------ Data records

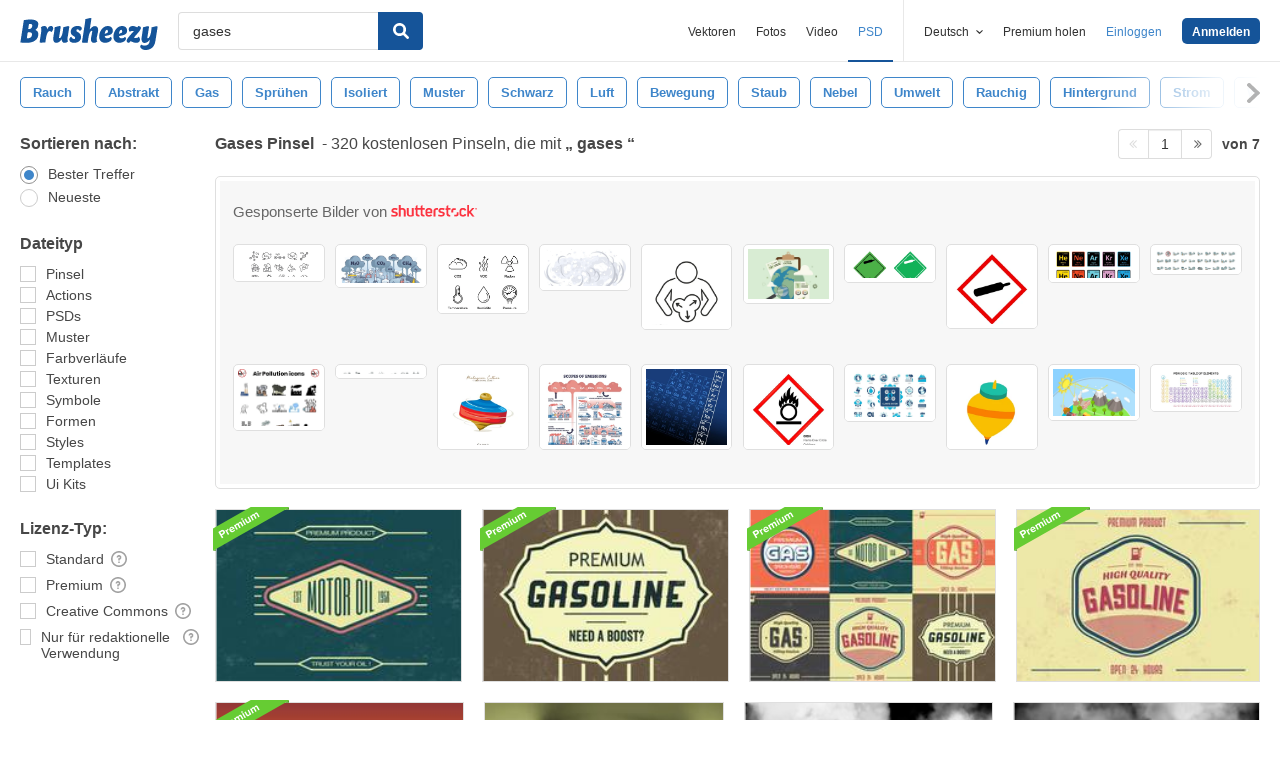

--- FILE ---
content_type: text/plain;charset=UTF-8
request_url: https://c.pub.network/v2/c
body_size: -262
content:
f080cfbf-97fd-4c26-9d7a-d2e04dff38ca

--- FILE ---
content_type: text/plain;charset=UTF-8
request_url: https://c.pub.network/v2/c
body_size: -112
content:
d0f6e2e9-c239-4d15-9c2e-5dc589b0a260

------------

Exercise goal:
Every line from the one containing "body_size: -112" through the end of the entries above must be echoed exactly, with both ends kept.

Solution for this problem:
body_size: -112
content:
d0f6e2e9-c239-4d15-9c2e-5dc589b0a260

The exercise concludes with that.